Entries on spatial positioning:
►
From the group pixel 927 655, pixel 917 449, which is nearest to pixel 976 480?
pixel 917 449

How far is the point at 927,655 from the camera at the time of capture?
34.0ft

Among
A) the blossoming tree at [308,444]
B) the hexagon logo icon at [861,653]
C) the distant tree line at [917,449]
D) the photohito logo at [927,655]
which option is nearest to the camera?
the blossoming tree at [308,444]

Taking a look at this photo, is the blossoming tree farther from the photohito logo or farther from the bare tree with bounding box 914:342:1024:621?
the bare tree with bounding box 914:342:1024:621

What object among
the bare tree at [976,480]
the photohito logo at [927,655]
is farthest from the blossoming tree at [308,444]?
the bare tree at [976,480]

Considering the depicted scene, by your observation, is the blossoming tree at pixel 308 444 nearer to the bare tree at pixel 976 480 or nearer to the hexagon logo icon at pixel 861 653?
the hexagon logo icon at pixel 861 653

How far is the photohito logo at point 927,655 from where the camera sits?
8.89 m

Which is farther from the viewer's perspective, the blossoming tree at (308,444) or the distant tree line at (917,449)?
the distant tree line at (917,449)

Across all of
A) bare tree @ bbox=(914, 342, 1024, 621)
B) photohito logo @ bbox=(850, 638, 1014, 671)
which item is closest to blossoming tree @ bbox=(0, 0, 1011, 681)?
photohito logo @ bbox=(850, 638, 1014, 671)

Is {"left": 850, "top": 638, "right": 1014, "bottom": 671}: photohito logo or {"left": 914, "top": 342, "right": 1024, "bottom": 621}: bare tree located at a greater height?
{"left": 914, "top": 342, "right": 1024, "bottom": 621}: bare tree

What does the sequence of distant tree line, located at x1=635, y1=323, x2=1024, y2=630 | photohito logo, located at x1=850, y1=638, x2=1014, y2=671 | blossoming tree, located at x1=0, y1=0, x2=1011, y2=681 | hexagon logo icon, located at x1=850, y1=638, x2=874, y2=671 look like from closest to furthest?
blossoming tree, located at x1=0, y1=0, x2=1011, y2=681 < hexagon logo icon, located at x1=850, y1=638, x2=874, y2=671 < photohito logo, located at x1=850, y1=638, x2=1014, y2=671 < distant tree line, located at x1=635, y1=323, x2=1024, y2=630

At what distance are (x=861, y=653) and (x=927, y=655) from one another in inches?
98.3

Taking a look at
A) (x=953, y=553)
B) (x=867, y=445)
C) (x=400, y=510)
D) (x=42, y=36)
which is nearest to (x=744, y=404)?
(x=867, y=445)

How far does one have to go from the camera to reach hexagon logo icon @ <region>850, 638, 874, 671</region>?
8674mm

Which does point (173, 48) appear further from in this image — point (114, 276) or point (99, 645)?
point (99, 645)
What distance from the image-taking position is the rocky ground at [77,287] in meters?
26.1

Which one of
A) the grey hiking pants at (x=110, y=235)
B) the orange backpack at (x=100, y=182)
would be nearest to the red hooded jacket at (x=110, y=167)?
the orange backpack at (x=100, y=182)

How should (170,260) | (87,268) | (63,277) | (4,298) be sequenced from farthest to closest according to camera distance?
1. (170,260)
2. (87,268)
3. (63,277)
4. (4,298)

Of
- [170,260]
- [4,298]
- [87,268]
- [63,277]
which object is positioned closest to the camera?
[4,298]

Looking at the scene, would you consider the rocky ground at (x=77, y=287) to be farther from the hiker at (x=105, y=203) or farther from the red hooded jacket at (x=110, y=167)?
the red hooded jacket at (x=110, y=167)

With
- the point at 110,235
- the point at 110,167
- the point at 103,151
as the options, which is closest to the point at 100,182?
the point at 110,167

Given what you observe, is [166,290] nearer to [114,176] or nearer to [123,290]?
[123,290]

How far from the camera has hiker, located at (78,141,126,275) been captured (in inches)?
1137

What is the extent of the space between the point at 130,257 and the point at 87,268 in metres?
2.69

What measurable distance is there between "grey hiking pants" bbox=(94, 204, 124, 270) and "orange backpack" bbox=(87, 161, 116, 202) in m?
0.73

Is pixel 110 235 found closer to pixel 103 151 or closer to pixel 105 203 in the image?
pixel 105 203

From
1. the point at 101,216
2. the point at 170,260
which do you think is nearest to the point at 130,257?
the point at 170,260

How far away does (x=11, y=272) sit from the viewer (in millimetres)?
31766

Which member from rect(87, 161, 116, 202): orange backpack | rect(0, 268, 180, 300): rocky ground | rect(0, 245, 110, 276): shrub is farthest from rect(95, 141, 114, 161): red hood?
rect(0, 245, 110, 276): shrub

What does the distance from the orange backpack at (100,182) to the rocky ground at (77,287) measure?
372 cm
◄
• _Work to complete_:
Please reproduce every line of the material word for word.

• _Result of this exercise_:
From the group pixel 927 655, pixel 917 449, which is nearest to pixel 976 480?
pixel 917 449

How far is the point at 927,655 from the camera at the time of capture?
34.0ft

Among
A) the blossoming tree at [308,444]
B) the hexagon logo icon at [861,653]
C) the distant tree line at [917,449]
D) the photohito logo at [927,655]
which option is nearest to the camera?
the blossoming tree at [308,444]

Taking a look at this photo, is the blossoming tree farther from the photohito logo or farther from the bare tree with bounding box 914:342:1024:621?
the bare tree with bounding box 914:342:1024:621

What object among
the bare tree at [976,480]
the photohito logo at [927,655]
is farthest from the blossoming tree at [308,444]?
the bare tree at [976,480]

Considering the depicted scene, by your observation, is the blossoming tree at pixel 308 444 nearer to the bare tree at pixel 976 480 or nearer to the hexagon logo icon at pixel 861 653?
the hexagon logo icon at pixel 861 653

How far is the photohito logo at point 927,655 from where the camera sits?
8.89 m

Which is farther from the viewer's perspective, the blossoming tree at (308,444) or the distant tree line at (917,449)?
the distant tree line at (917,449)

Across all of
A) bare tree @ bbox=(914, 342, 1024, 621)
B) photohito logo @ bbox=(850, 638, 1014, 671)
which item is closest to blossoming tree @ bbox=(0, 0, 1011, 681)?
photohito logo @ bbox=(850, 638, 1014, 671)

Is {"left": 850, "top": 638, "right": 1014, "bottom": 671}: photohito logo or {"left": 914, "top": 342, "right": 1024, "bottom": 621}: bare tree located at a greater height?
{"left": 914, "top": 342, "right": 1024, "bottom": 621}: bare tree

What does the sequence of distant tree line, located at x1=635, y1=323, x2=1024, y2=630 | photohito logo, located at x1=850, y1=638, x2=1014, y2=671 | blossoming tree, located at x1=0, y1=0, x2=1011, y2=681 | hexagon logo icon, located at x1=850, y1=638, x2=874, y2=671 look like from closest to furthest?
blossoming tree, located at x1=0, y1=0, x2=1011, y2=681 < hexagon logo icon, located at x1=850, y1=638, x2=874, y2=671 < photohito logo, located at x1=850, y1=638, x2=1014, y2=671 < distant tree line, located at x1=635, y1=323, x2=1024, y2=630

At what distance are (x=861, y=653) and (x=927, y=655) from one another in inches?
98.3

Taking a look at
A) (x=953, y=553)
B) (x=867, y=445)
C) (x=400, y=510)
D) (x=42, y=36)
which is nearest to (x=744, y=404)?
(x=867, y=445)

How far does one have to go from the camera to reach hexagon logo icon @ <region>850, 638, 874, 671</region>?
8674mm

Which does point (173, 48) appear further from in this image — point (114, 276) or point (99, 645)?
point (99, 645)
What distance from the image-taking position is the rocky ground at [77,287] in meters?
26.1

Which one of
A) the grey hiking pants at (x=110, y=235)
B) the orange backpack at (x=100, y=182)
would be nearest to the red hooded jacket at (x=110, y=167)?
the orange backpack at (x=100, y=182)

How should (170,260) | (87,268) | (63,277) | (4,298) be sequenced from farthest to closest according to camera distance?
1. (170,260)
2. (87,268)
3. (63,277)
4. (4,298)

Of
- [170,260]
- [4,298]
- [87,268]
- [63,277]
which object is positioned closest to the camera?
[4,298]

Looking at the scene, would you consider the rocky ground at (x=77, y=287) to be farther from the hiker at (x=105, y=203) or farther from the red hooded jacket at (x=110, y=167)?
the red hooded jacket at (x=110, y=167)

With
- the point at 110,235
- the point at 110,167
- the point at 103,151
as the options, which is closest to the point at 100,182?
the point at 110,167

Given what you observe, is [166,290] nearer to [114,176] or nearer to [123,290]?
[123,290]

How far from the camera has hiker, located at (78,141,126,275) been captured (in inches)?
1137

What is the extent of the space between the point at 130,257 and the point at 87,268 in metres?
2.69

What measurable distance is there between "grey hiking pants" bbox=(94, 204, 124, 270) and "orange backpack" bbox=(87, 161, 116, 202) in m?
0.73

Is pixel 110 235 found closer to pixel 103 151 or closer to pixel 105 203 in the image?
pixel 105 203

From
1. the point at 101,216
2. the point at 170,260
which do you think is nearest to the point at 130,257?
the point at 170,260

How far away does (x=11, y=272) sit from the viewer (in millimetres)?
31766

Which member from rect(87, 161, 116, 202): orange backpack | rect(0, 268, 180, 300): rocky ground | rect(0, 245, 110, 276): shrub is farthest from rect(95, 141, 114, 161): red hood?
rect(0, 245, 110, 276): shrub

What does the distance from the orange backpack at (100,182) to the rocky ground at (77,287) measure?
372 cm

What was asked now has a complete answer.